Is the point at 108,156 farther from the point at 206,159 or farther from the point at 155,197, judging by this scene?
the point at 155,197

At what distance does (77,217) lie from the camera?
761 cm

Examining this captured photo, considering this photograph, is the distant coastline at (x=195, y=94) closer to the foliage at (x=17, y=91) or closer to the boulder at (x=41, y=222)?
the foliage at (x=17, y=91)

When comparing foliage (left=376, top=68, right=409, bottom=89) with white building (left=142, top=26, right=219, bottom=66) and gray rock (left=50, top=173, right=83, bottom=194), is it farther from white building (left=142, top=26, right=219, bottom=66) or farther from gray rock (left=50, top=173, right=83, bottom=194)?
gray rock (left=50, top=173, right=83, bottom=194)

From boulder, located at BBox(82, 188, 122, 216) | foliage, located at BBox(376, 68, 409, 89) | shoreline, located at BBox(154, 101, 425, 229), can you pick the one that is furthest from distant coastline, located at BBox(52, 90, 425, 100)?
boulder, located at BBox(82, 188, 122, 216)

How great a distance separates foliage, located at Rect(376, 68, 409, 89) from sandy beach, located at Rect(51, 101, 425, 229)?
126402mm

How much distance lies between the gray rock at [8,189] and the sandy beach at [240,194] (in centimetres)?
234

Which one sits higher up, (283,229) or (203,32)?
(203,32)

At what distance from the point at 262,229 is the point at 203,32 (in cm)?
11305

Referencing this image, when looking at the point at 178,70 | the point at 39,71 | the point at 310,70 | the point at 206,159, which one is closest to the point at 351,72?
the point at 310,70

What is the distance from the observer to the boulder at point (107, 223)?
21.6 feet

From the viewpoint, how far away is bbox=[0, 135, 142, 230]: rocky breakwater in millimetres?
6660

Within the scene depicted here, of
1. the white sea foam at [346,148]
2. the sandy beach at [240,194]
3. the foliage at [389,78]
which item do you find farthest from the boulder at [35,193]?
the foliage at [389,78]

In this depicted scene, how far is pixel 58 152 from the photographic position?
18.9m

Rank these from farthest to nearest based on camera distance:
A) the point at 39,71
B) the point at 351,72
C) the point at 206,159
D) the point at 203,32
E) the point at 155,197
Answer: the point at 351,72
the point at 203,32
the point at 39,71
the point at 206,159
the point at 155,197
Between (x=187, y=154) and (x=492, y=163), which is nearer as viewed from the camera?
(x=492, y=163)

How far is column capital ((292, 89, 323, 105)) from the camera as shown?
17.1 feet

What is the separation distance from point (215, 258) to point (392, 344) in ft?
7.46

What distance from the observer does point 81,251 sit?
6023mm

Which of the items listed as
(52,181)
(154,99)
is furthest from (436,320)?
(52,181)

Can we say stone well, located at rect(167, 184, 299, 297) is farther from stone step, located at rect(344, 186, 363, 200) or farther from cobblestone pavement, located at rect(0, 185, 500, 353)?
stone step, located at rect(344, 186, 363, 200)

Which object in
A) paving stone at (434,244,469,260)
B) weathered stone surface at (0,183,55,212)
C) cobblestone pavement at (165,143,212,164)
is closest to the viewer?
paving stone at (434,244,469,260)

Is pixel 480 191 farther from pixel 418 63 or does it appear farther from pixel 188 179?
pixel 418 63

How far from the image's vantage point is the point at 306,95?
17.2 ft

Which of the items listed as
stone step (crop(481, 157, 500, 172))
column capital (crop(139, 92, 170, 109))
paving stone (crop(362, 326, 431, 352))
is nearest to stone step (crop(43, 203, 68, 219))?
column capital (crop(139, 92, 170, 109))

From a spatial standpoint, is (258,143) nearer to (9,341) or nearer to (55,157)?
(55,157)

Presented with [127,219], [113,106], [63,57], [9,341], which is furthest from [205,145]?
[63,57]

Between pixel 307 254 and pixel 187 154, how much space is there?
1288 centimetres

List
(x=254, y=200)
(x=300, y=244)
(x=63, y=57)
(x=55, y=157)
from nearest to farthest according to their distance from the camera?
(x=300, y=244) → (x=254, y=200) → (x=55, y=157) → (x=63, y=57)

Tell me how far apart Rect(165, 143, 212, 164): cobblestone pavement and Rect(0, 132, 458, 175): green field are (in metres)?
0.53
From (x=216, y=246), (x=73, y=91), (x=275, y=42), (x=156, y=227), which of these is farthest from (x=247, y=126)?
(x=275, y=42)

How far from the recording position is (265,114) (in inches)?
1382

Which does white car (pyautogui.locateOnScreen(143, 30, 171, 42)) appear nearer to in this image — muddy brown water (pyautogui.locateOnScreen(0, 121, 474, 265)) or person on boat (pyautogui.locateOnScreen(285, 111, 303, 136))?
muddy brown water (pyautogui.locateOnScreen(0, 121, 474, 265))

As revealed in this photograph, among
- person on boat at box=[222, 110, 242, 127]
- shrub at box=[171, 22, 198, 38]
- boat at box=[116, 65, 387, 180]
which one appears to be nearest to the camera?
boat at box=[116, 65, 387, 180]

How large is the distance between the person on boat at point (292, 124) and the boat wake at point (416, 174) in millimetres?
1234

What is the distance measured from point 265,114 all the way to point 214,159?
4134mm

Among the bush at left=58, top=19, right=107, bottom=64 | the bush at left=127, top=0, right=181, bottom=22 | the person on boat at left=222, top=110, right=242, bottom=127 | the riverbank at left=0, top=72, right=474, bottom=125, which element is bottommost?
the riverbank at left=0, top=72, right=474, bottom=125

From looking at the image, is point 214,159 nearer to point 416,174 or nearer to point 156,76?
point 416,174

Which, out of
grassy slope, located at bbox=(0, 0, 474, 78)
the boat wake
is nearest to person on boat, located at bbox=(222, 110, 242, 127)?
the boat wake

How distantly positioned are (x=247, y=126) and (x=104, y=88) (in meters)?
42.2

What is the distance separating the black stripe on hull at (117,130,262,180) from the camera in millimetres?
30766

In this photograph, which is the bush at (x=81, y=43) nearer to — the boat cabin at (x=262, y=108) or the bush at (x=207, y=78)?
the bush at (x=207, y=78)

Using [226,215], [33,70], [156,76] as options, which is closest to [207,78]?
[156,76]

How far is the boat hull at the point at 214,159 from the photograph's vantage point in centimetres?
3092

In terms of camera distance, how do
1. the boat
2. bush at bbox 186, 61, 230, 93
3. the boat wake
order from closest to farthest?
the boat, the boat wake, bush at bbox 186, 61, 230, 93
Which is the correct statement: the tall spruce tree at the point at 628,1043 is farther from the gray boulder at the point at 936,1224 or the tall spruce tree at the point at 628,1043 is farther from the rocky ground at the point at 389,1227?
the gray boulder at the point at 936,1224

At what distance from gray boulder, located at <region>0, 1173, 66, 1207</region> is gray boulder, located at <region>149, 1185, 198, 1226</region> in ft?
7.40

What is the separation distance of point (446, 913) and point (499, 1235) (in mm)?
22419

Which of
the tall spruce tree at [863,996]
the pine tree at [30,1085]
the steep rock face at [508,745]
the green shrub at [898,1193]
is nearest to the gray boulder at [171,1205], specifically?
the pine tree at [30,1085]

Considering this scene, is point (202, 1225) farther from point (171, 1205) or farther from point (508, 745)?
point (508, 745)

◆ Goal
Go through the records above and retype each one exactly.

◆ Response to the task
Is the point at 108,156 farther from the point at 206,159 or farther from the point at 155,197, judging by this scene?
the point at 155,197

At what distance does (77,217) lie from the camera?
761 cm

Examining this captured photo, considering this photograph, is the distant coastline at (x=195, y=94) closer to the foliage at (x=17, y=91) or closer to the boulder at (x=41, y=222)?
the foliage at (x=17, y=91)

When comparing foliage (left=376, top=68, right=409, bottom=89) with white building (left=142, top=26, right=219, bottom=66) and gray rock (left=50, top=173, right=83, bottom=194), is it farther from white building (left=142, top=26, right=219, bottom=66) or farther from gray rock (left=50, top=173, right=83, bottom=194)?
gray rock (left=50, top=173, right=83, bottom=194)

From boulder, located at BBox(82, 188, 122, 216) | foliage, located at BBox(376, 68, 409, 89) | shoreline, located at BBox(154, 101, 425, 229), can you pick the one that is furthest from distant coastline, located at BBox(52, 90, 425, 100)?
boulder, located at BBox(82, 188, 122, 216)

How great a distance separates foliage, located at Rect(376, 68, 409, 89) from sandy beach, located at Rect(51, 101, 425, 229)?
126402mm

How much distance lies between the gray rock at [8,189] and the sandy beach at [240,194] (in centimetres)?
234

Which one sits higher up, (283,229) or (203,32)?
(203,32)

At what distance from the point at 262,229 is the point at 203,32 (in cm)?
11305

Referencing this image, when looking at the point at 178,70 | the point at 39,71 | the point at 310,70 | the point at 206,159, which one is closest to the point at 351,72?
the point at 310,70

What is the distance from the observer to the boulder at point (107, 223)?
21.6 feet

From the viewpoint, how far away is bbox=[0, 135, 142, 230]: rocky breakwater in millimetres?
6660

Within the scene depicted here, of
1. the white sea foam at [346,148]
2. the sandy beach at [240,194]
3. the foliage at [389,78]
which item do you find farthest from the boulder at [35,193]?
the foliage at [389,78]

In this depicted scene, how far is pixel 58 152 from the photographic position?
18.9m

Rank these from farthest to nearest based on camera distance:
A) the point at 39,71
B) the point at 351,72
C) the point at 206,159
D) the point at 203,32
E) the point at 155,197
Answer: the point at 351,72
the point at 203,32
the point at 39,71
the point at 206,159
the point at 155,197
Between (x=187, y=154) and (x=492, y=163), which is nearer as viewed from the camera?
(x=492, y=163)

How far is column capital ((292, 89, 323, 105)) from the camera as shown?
17.1 feet

What is the separation distance from point (215, 258) to point (392, 344) in ft?
7.46

What distance from the observer does point 81,251 sit?
6023mm

Which of the items listed as
(52,181)
(154,99)
is furthest from (436,320)?
(52,181)

Can we say stone well, located at rect(167, 184, 299, 297) is farther from stone step, located at rect(344, 186, 363, 200) or farther from cobblestone pavement, located at rect(0, 185, 500, 353)?
stone step, located at rect(344, 186, 363, 200)

Which object in
A) paving stone at (434,244,469,260)
B) weathered stone surface at (0,183,55,212)
C) cobblestone pavement at (165,143,212,164)
is closest to the viewer?
paving stone at (434,244,469,260)

Is pixel 480 191 farther from pixel 418 63 or does it appear farther from pixel 188 179?
pixel 418 63

How far from the image's vantage point is the point at 306,95?
17.2 ft

Which of the items listed as
stone step (crop(481, 157, 500, 172))
column capital (crop(139, 92, 170, 109))
paving stone (crop(362, 326, 431, 352))
is nearest to stone step (crop(43, 203, 68, 219))?
column capital (crop(139, 92, 170, 109))

From a spatial standpoint, is (258,143) nearer to (9,341) or nearer to (55,157)?
(55,157)

Presented with [127,219], [113,106], [63,57], [9,341], which is furthest from [205,145]?
[63,57]

Between pixel 307 254 and pixel 187 154, how much space is there?
1288 centimetres

List
(x=254, y=200)
(x=300, y=244)
(x=63, y=57)
(x=55, y=157)
from nearest to farthest according to their distance from the camera?
(x=300, y=244) → (x=254, y=200) → (x=55, y=157) → (x=63, y=57)

Tell me how far apart Rect(165, 143, 212, 164): cobblestone pavement and Rect(0, 132, 458, 175): green field are (in metres)?
0.53
From (x=216, y=246), (x=73, y=91), (x=275, y=42), (x=156, y=227), which of these is farthest from (x=247, y=126)?
(x=275, y=42)

How far from the recording position is (265,114) (in inches)?
1382

Which does white car (pyautogui.locateOnScreen(143, 30, 171, 42)) appear nearer to in this image — muddy brown water (pyautogui.locateOnScreen(0, 121, 474, 265)) or person on boat (pyautogui.locateOnScreen(285, 111, 303, 136))?
muddy brown water (pyautogui.locateOnScreen(0, 121, 474, 265))

As revealed in this photograph, among
- person on boat at box=[222, 110, 242, 127]
- shrub at box=[171, 22, 198, 38]
- boat at box=[116, 65, 387, 180]
which one appears to be nearest to the camera?
boat at box=[116, 65, 387, 180]

How large is the distance between the person on boat at point (292, 124) and the boat wake at point (416, 174) in millimetres?
1234

What is the distance measured from point 265,114 all the way to point 214,159?
4134mm

Among the bush at left=58, top=19, right=107, bottom=64 | the bush at left=127, top=0, right=181, bottom=22 | the person on boat at left=222, top=110, right=242, bottom=127 | the riverbank at left=0, top=72, right=474, bottom=125, which element is bottommost?
the riverbank at left=0, top=72, right=474, bottom=125

From looking at the image, is point 214,159 nearer to point 416,174 or nearer to point 156,76?
point 416,174

Which, out of
grassy slope, located at bbox=(0, 0, 474, 78)
the boat wake
is nearest to person on boat, located at bbox=(222, 110, 242, 127)?
the boat wake

How distantly positioned are (x=247, y=126) and (x=104, y=88) (in meters)?
42.2

What is the distance separating the black stripe on hull at (117,130,262,180) from the camera in millimetres?
30766

In this photograph, which is the bush at (x=81, y=43) nearer to — the boat cabin at (x=262, y=108) or the bush at (x=207, y=78)?
the bush at (x=207, y=78)

Using [226,215], [33,70], [156,76] as options, which is closest to [207,78]?
[156,76]

How far is the boat hull at the point at 214,159 from the photograph's vantage point in centimetres?
3092

In terms of camera distance, how do
1. the boat
2. bush at bbox 186, 61, 230, 93
3. the boat wake
order from closest to farthest?
the boat, the boat wake, bush at bbox 186, 61, 230, 93
Which is the correct statement: the tall spruce tree at the point at 628,1043 is farther from the gray boulder at the point at 936,1224 or the tall spruce tree at the point at 628,1043 is farther from the rocky ground at the point at 389,1227?
the gray boulder at the point at 936,1224

At what distance from gray boulder, located at <region>0, 1173, 66, 1207</region> is gray boulder, located at <region>149, 1185, 198, 1226</region> in ft?
7.40

What is the separation distance of point (446, 913) and point (499, 1235) (in mm)?
22419

Which of
the tall spruce tree at [863,996]
the pine tree at [30,1085]
the steep rock face at [508,745]
the green shrub at [898,1193]
is nearest to the gray boulder at [171,1205], specifically?
the pine tree at [30,1085]

Considering this scene, is point (202, 1225) farther from point (171, 1205) or farther from point (508, 745)?
point (508, 745)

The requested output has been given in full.